Por momentos me entra la duda de si en este país asiático se está generando una burbuja deportiva y una cortina de humo importante en cuanto a la cantidad de eventos que realizan. ¿Están seguro los directivos de que el tenis vende tanto en China como para arrastrar una gran parte del circuito femenino a este país?

Allí hay dinero, está claro, pero falta cultura deportiva. Cultura de tenis. En el WTA Elite Trophy de Zhuhai el cartel es atractivo, los premios superan los 2,2 millones de dólares y el botín de puntos es suculento. Sin embargo, ni las propias jugadoras ni los aficionados se desviven por el último torneo del calendario WTA. Zhuhai no puede estar después de Singapur. De ninguna manera.

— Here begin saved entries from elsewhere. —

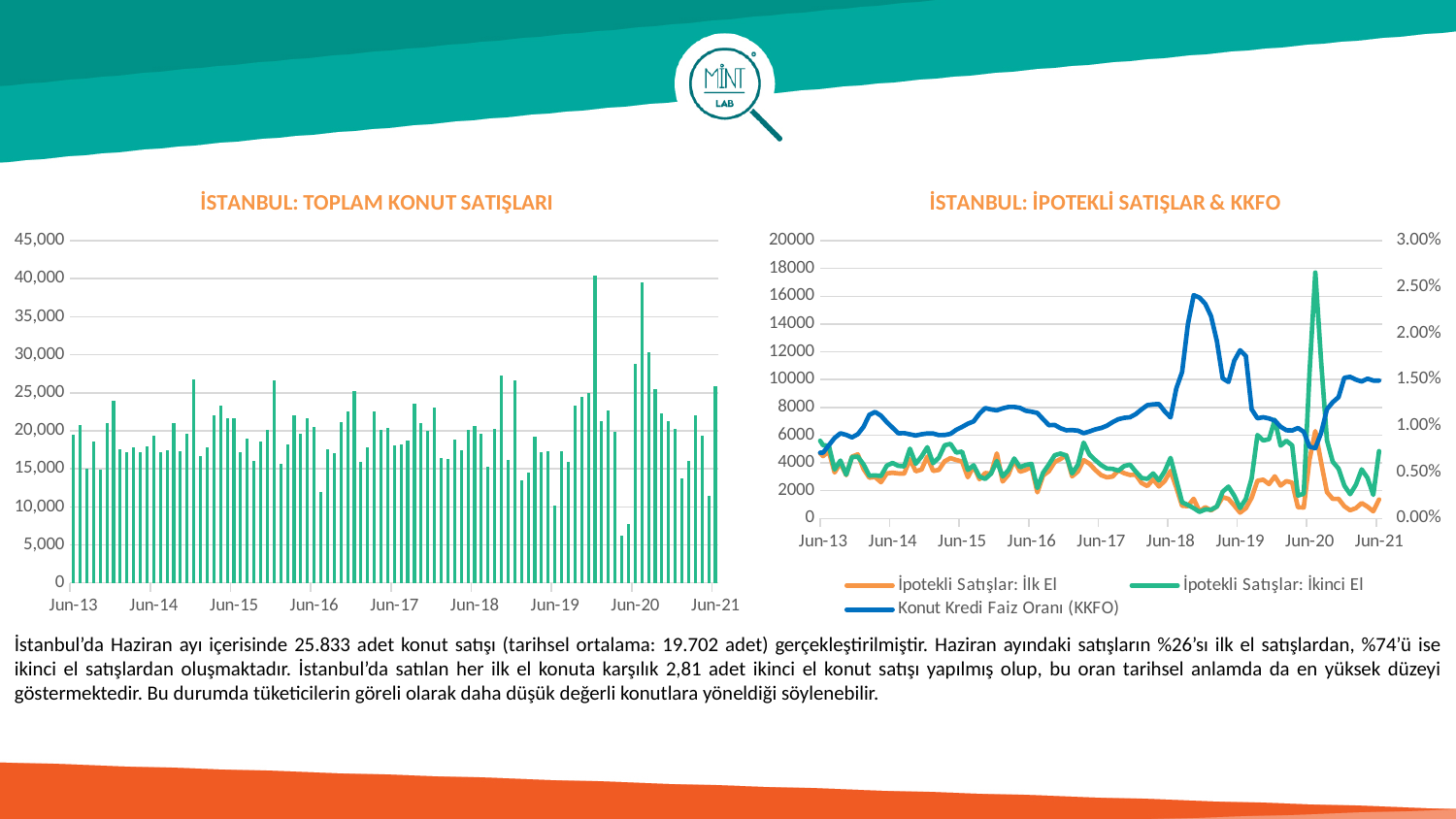
In the left chart, 'İSTANBUL: TOPLAM KONUT SATIŞLARI', is the value for Jun-13 greater or less than 25,000? less In the right chart, 'İSTANBUL: İPOTEKLİ SATIŞLAR & KKFO', is the peak value of 'İpotekli Satışlar: İkinci El' greater or less than 16000? greater In the right chart, 'İSTANBUL: İPOTEKLİ SATIŞLAR & KKFO', is the peak value of 'Konut Kredi Faiz Oranı (KKFO)' greater or less than 2.00%? greater How many year labels (Jun-13 through Jun-21) are shown on the x axis of the left chart, 'İSTANBUL: TOPLAM KONUT SATIŞLARI'? 9 How many series does the legend of the right chart, 'İSTANBUL: İPOTEKLİ SATIŞLAR & KKFO', list? 3 In the right chart, 'İSTANBUL: İPOTEKLİ SATIŞLAR & KKFO', which series is plotted against the right-hand percentage axis? Konut Kredi Faiz Oranı (KKFO) In the right chart, 'İSTANBUL: İPOTEKLİ SATIŞLAR & KKFO', which series reaches a higher value around Jun-20: 'İpotekli Satışlar: İlk El' or 'İpotekli Satışlar: İkinci El'? İpotekli Satışlar: İkinci El In the right chart, 'İSTANBUL: İPOTEKLİ SATIŞLAR & KKFO', does 'Konut Kredi Faiz Oranı (KKFO)' generally rise or fall between Jun-13 and Jun-18? rise In the left chart, 'İSTANBUL: TOPLAM KONUT SATIŞLARI', what is the highest value shown on the vertical axis? 45,000 What kind of chart is the left chart, 'İSTANBUL: TOPLAM KONUT SATIŞLARI'? Bar chart What kind of chart is the right chart, 'İSTANBUL: İPOTEKLİ SATIŞLAR & KKFO'? Line chart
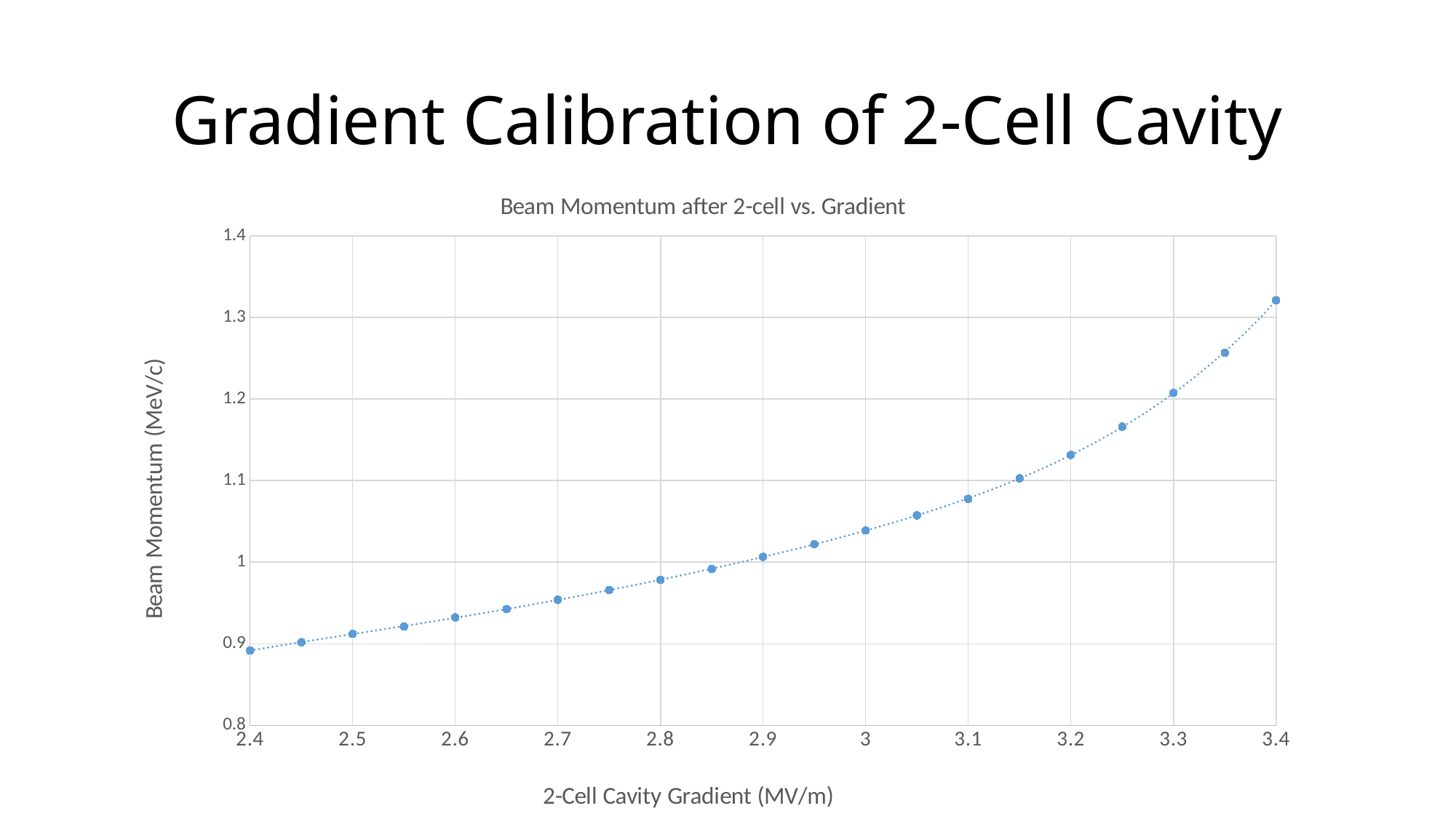
At which gradient value is the beam momentum lowest? 2.4 Is the beam momentum at a gradient of 3.1 greater or less than 1.1? less What is the label of the y axis? Beam Momentum (MeV/c) Is the beam momentum at a gradient of 2.4 greater or less than 0.9? less Is the beam momentum at a gradient of 2.8 greater or less than 1? less At which gradient value is the beam momentum highest? 3.4 What is the title of the chart? Beam Momentum after 2-cell vs. Gradient What kind of chart is shown on the slide? Scatter plot with a dotted line Which has the larger beam momentum: a gradient of 2.6 or a gradient of 3.2? 3.2 Do the beam momentum values rise or fall as the gradient increases along the x axis? Rise How many data points are plotted on the chart? 21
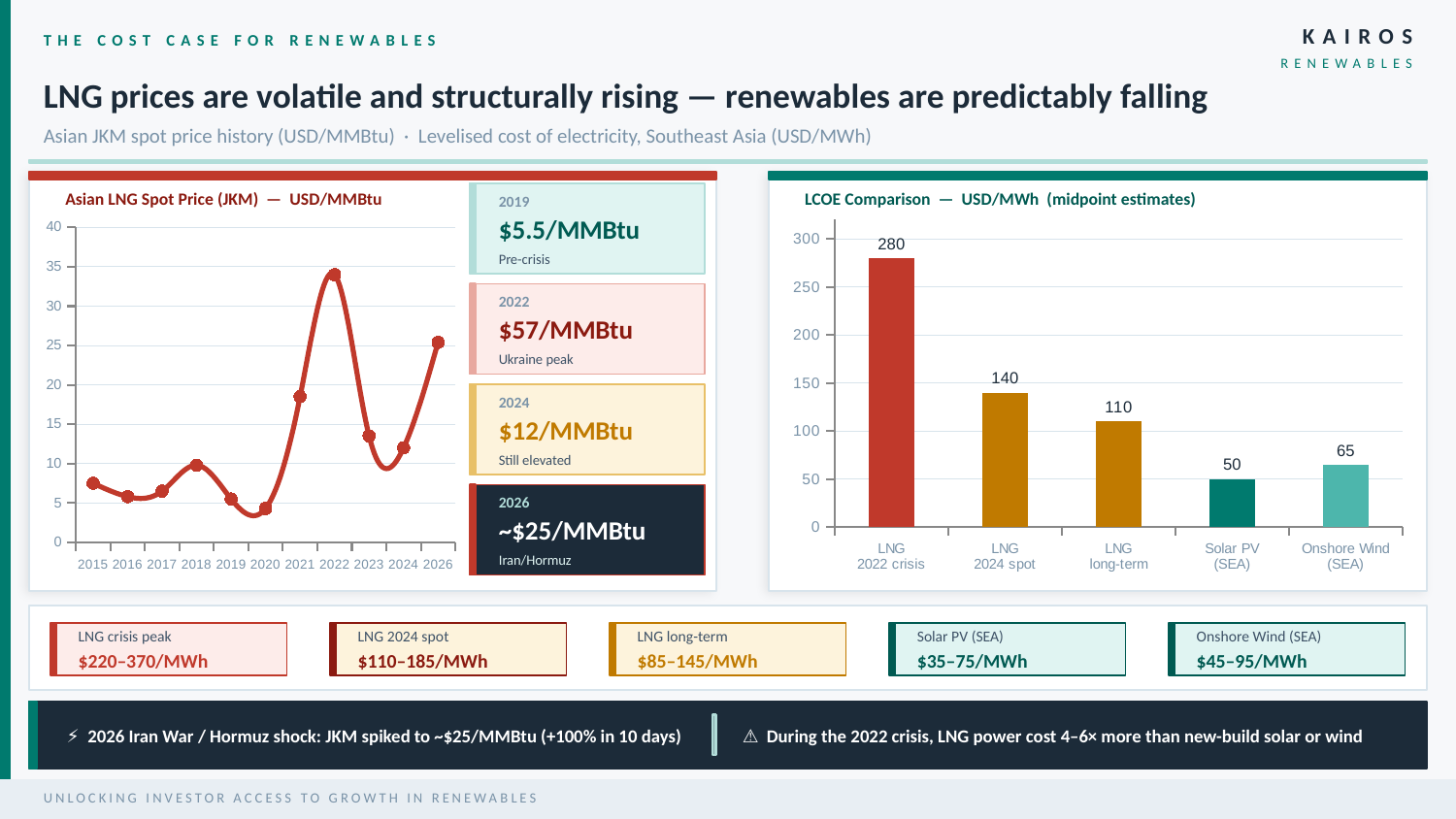
How many data points are plotted in the Asian LNG Spot Price (JKM) chart? 11 In the LCOE Comparison chart, what is the difference between LNG 2024 spot and LNG long-term? 30 In the LCOE Comparison chart, which category has the lowest value? Solar PV (SEA) In the Asian LNG Spot Price (JKM) chart, is the value for 2022 greater or less than 30? greater In the LCOE Comparison chart, what is the value for Solar PV (SEA)? 50 In the LCOE Comparison chart, what is the value for Onshore Wind (SEA)? 65 What kind of chart is the LCOE Comparison chart? Bar chart In the LCOE Comparison chart, which is larger: Onshore Wind (SEA) or Solar PV (SEA)? Onshore Wind (SEA) In the Asian LNG Spot Price (JKM) chart, is the value for 2020 greater or less than 5? less How many categories are shown in the LCOE Comparison chart? 5 In the LCOE Comparison chart, which category has the highest value? LNG 2022 crisis In the LCOE Comparison chart, what is the value for LNG 2022 crisis? 280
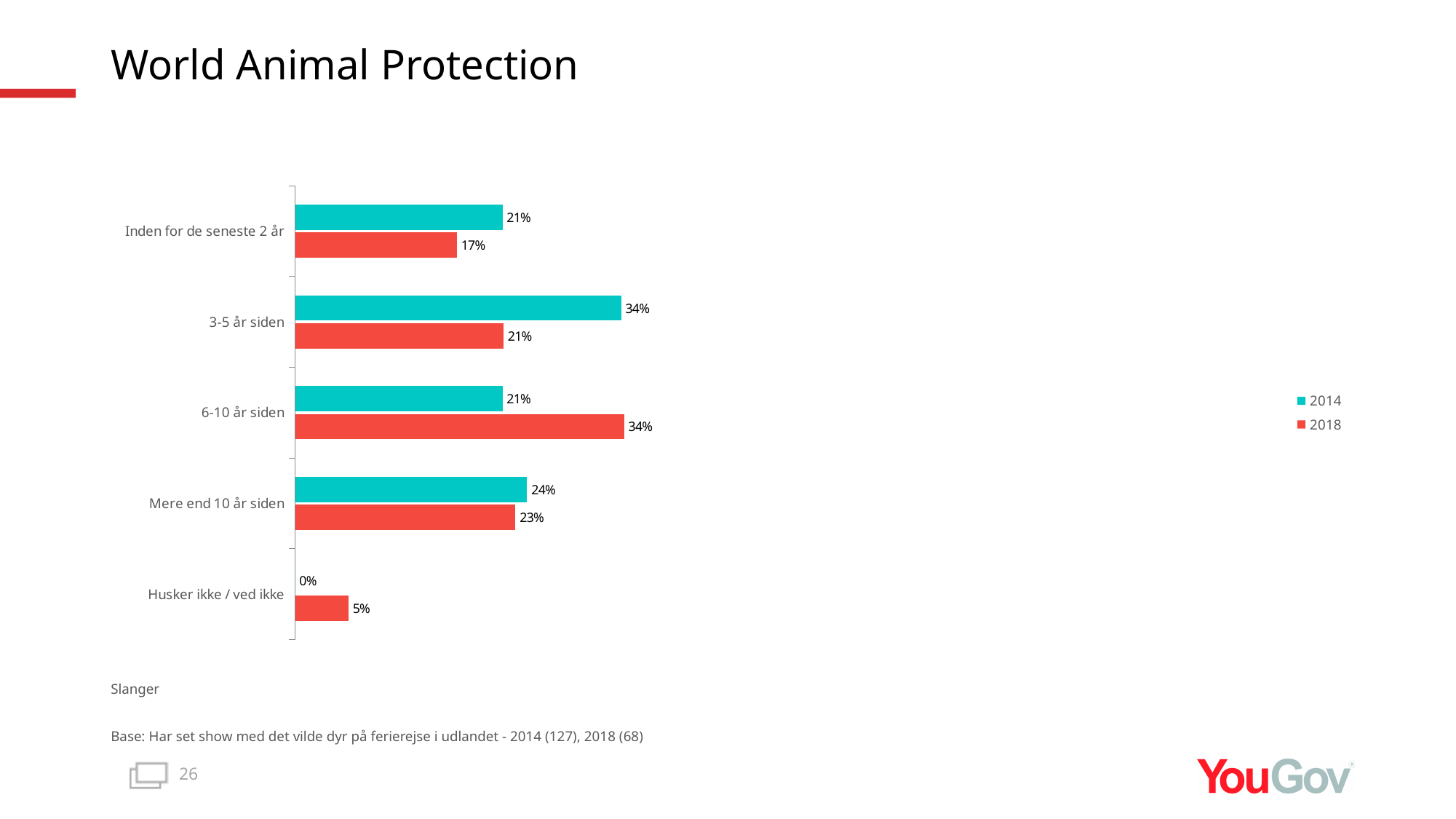
What kind of chart is shown on the slide? Bar chart Which colour represents the 2018 series in the legend? Red Which category has the lowest 2014 value? Husker ikke / ved ikke What is the difference between the 2014 and 2018 values for "3-5 år siden"? 13 percentage points How many categories are shown on the chart? 5 What is the 2014 value for "3-5 år siden"? 34% What is the 2014 value for "Mere end 10 år siden"? 24% Which category has the highest 2018 value? 6-10 år siden How many series does the legend list? 2 What is the 2018 value for "Inden for de seneste 2 år"? 17% For "6-10 år siden", which year has the larger value, 2014 or 2018? 2018 What is the 2018 value for "Husker ikke / ved ikke"? 5%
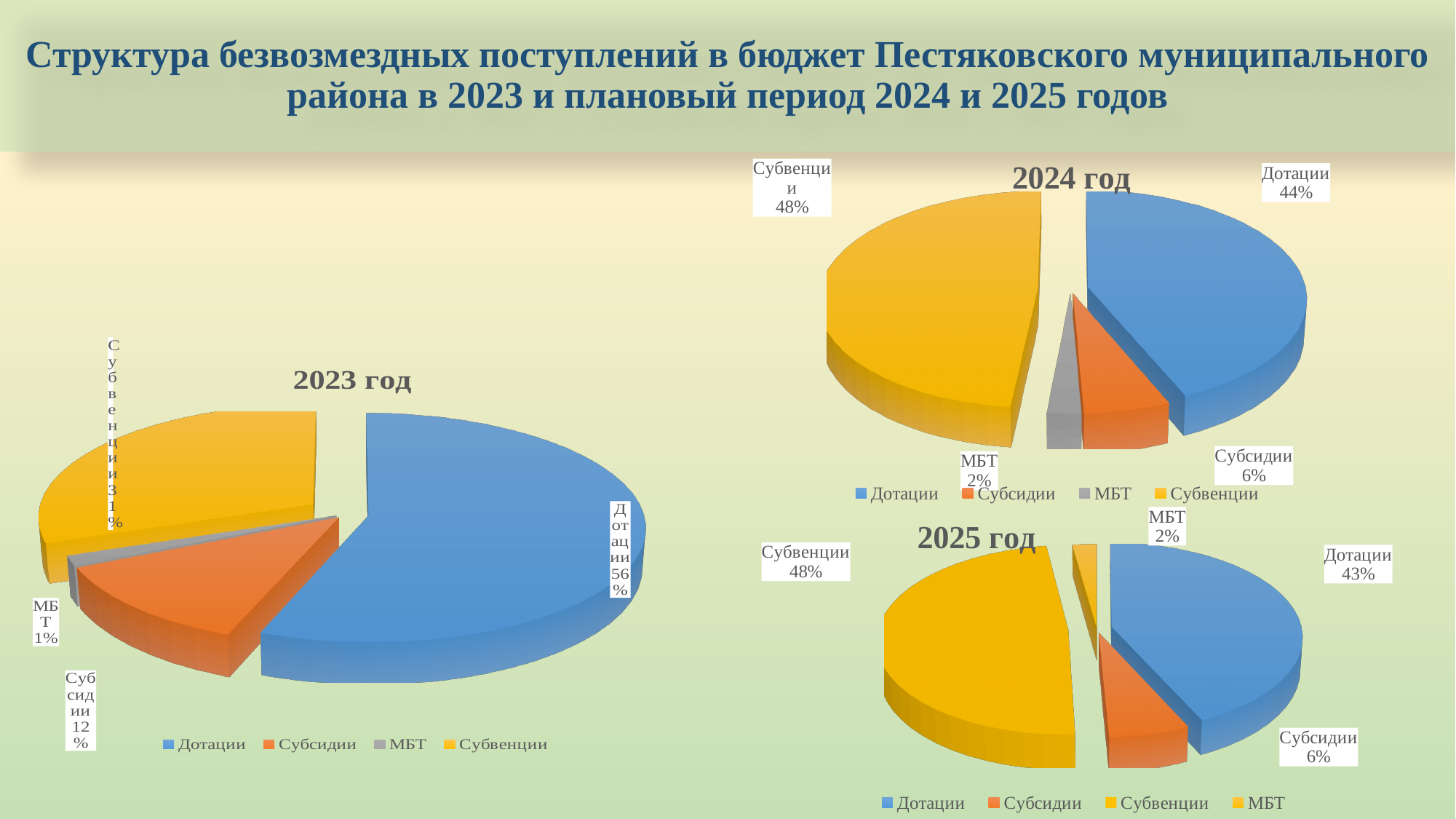
What type of chart is the "2024 год" chart? Pie chart In the "2024 год" chart, what share does МБТ have? 2% In the "2023 год" chart, what is the difference between the shares of Дотации and Субсидии? 44% In the "2023 год" chart, what share does Дотации have? 56% In the "2023 год" chart, which category has the smallest share? МБТ How many categories does the "2025 год" chart show? 4 In the "2023 год" chart, what share does Субвенции have? 31% In the "2025 год" chart, what share does Дотации have? 43% In the "2024 год" chart, which category has the largest share? Субвенции In the "2025 год" chart, which is larger, Субсидии or МБТ? Субсидии In the "2024 год" chart, what share does Субвенции have? 48% In the "2025 год" chart, what is the difference between the shares of Субвенции and Дотации? 5%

China tuvo una superestrella local como Na Li. Sin embargo, la propia tenista dejó semihuérfano al tenis asiático de un día para otro. Cuando se esperaba una continuidad suya en el circuito, decidió retirarse. Un hecho que, sin lugar a dudas, rompió los esquemas de diferentes torneos y la proyección que se tenía pensada en el gigante asiático. En países sin tradición tenística hay una regla inamovible: se necesita de una gran figura local para poder vender un producto que no es usual y de consumo masivo.

No hay cracks asiáticas que acaparen las miradas y los genios de la WTA pusieron el asado de primer plato en Singapur y la lechuga de postre en Zhuhai. Así no hay quien se quede satisfecho.